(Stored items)
++++++++++++++++++++
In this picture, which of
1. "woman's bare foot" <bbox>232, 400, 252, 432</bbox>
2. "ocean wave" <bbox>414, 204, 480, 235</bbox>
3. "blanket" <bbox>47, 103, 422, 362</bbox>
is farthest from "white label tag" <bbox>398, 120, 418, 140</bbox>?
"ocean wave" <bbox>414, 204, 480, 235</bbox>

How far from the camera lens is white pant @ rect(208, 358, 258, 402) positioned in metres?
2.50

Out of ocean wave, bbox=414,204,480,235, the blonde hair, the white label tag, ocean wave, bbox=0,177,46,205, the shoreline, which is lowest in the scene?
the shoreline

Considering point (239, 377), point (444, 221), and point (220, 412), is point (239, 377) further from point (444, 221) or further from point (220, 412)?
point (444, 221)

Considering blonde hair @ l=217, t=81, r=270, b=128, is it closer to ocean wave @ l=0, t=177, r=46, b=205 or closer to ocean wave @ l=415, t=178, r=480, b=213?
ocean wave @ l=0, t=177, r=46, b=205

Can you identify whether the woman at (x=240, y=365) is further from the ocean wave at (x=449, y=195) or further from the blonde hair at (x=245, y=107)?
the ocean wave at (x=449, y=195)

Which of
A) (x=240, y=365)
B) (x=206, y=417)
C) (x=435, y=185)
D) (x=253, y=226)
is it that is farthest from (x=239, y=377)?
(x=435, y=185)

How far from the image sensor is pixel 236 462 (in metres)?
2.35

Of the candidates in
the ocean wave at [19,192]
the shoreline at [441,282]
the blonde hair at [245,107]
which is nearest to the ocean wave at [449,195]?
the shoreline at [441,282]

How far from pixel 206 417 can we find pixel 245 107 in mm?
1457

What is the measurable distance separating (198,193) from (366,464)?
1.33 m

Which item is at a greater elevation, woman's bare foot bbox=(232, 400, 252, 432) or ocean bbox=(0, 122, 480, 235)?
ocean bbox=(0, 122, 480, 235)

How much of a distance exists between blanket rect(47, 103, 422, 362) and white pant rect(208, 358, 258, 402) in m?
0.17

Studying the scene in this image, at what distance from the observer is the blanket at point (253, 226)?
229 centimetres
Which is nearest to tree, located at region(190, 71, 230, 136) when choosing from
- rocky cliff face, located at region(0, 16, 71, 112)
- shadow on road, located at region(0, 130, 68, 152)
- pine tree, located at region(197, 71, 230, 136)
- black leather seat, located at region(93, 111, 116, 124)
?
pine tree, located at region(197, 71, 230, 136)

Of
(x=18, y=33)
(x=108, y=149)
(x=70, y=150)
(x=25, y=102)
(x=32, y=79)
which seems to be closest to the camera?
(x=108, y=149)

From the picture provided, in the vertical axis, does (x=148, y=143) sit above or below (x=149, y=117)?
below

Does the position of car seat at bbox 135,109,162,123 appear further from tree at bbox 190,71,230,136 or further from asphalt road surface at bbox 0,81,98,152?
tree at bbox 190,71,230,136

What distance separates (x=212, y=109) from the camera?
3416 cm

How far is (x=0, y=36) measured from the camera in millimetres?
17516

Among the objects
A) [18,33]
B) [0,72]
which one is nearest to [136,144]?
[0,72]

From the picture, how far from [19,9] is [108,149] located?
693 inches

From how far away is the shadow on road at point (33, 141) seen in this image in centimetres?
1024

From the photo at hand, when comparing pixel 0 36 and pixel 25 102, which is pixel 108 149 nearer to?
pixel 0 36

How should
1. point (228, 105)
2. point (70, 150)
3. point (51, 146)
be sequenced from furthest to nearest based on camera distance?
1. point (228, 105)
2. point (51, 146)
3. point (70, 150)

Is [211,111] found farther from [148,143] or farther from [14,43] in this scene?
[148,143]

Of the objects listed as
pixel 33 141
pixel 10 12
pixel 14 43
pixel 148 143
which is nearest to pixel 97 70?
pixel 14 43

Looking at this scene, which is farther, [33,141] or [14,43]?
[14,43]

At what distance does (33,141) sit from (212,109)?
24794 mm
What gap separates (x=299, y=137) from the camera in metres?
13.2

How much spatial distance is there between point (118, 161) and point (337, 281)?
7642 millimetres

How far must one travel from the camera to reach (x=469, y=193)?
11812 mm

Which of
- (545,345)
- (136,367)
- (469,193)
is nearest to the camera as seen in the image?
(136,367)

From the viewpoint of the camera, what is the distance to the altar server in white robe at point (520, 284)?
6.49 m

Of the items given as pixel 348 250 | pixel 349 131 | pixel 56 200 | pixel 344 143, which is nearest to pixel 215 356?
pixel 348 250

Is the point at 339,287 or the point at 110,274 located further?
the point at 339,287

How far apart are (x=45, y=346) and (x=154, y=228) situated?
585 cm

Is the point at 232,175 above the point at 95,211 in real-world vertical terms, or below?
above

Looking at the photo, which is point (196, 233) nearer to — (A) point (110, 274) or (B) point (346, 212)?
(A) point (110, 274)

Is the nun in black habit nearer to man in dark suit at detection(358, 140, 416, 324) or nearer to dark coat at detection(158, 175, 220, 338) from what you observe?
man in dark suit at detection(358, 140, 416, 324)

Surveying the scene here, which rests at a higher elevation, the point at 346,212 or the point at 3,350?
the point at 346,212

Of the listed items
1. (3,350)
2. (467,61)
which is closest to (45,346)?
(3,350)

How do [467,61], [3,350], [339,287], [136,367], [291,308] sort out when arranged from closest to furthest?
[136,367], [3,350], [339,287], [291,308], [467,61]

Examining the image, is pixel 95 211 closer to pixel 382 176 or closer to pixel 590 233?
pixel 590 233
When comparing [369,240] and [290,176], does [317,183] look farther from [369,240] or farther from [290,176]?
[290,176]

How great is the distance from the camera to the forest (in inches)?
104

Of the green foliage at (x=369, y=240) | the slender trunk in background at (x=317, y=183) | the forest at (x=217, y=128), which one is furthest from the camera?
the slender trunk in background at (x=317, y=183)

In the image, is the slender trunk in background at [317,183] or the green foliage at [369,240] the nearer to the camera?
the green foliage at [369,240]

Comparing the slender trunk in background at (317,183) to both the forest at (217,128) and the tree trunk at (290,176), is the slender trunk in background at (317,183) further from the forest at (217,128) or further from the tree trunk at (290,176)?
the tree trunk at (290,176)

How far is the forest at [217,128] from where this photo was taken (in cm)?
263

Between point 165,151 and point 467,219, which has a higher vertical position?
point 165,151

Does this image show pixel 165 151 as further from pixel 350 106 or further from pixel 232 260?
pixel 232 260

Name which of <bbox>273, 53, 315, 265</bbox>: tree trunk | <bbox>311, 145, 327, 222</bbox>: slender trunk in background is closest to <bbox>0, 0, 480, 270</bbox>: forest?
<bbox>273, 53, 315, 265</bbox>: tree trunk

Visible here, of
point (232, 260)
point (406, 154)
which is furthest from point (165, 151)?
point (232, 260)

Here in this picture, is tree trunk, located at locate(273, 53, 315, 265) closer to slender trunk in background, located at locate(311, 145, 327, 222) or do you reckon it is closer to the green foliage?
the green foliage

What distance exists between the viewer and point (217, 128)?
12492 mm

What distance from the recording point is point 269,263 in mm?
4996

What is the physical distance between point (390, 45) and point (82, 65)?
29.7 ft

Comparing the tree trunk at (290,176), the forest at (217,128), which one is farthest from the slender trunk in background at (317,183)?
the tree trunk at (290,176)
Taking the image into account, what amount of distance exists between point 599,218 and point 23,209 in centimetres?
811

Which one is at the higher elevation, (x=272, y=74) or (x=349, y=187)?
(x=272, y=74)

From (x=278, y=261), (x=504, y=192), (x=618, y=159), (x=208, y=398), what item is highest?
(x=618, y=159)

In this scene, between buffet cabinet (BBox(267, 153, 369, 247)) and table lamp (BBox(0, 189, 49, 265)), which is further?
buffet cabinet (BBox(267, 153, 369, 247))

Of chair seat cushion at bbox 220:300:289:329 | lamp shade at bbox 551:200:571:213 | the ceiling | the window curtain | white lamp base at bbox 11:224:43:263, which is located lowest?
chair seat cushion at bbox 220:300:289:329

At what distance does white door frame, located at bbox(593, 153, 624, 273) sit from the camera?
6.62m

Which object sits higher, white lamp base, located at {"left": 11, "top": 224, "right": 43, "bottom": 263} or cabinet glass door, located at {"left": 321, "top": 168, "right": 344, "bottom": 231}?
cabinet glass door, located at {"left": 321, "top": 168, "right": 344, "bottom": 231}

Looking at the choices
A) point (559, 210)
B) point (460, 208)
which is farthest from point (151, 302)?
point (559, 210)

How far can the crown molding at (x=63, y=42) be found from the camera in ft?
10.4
++++++++++++++++++++
Starting at the line that contains "Which object sits" and continuing through the end of the data, reproduce those lines with "crown molding" replaced by "ceiling trim" and everything else left unchanged.

### Answer for the task
Which object sits higher, white lamp base, located at {"left": 11, "top": 224, "right": 43, "bottom": 263} or cabinet glass door, located at {"left": 321, "top": 168, "right": 344, "bottom": 231}?
cabinet glass door, located at {"left": 321, "top": 168, "right": 344, "bottom": 231}

Looking at the choices
A) point (559, 210)
B) point (460, 208)
which is farthest from point (151, 302)?
point (559, 210)

How far can the ceiling trim at (x=63, y=42) be found from the camera in ft?
10.4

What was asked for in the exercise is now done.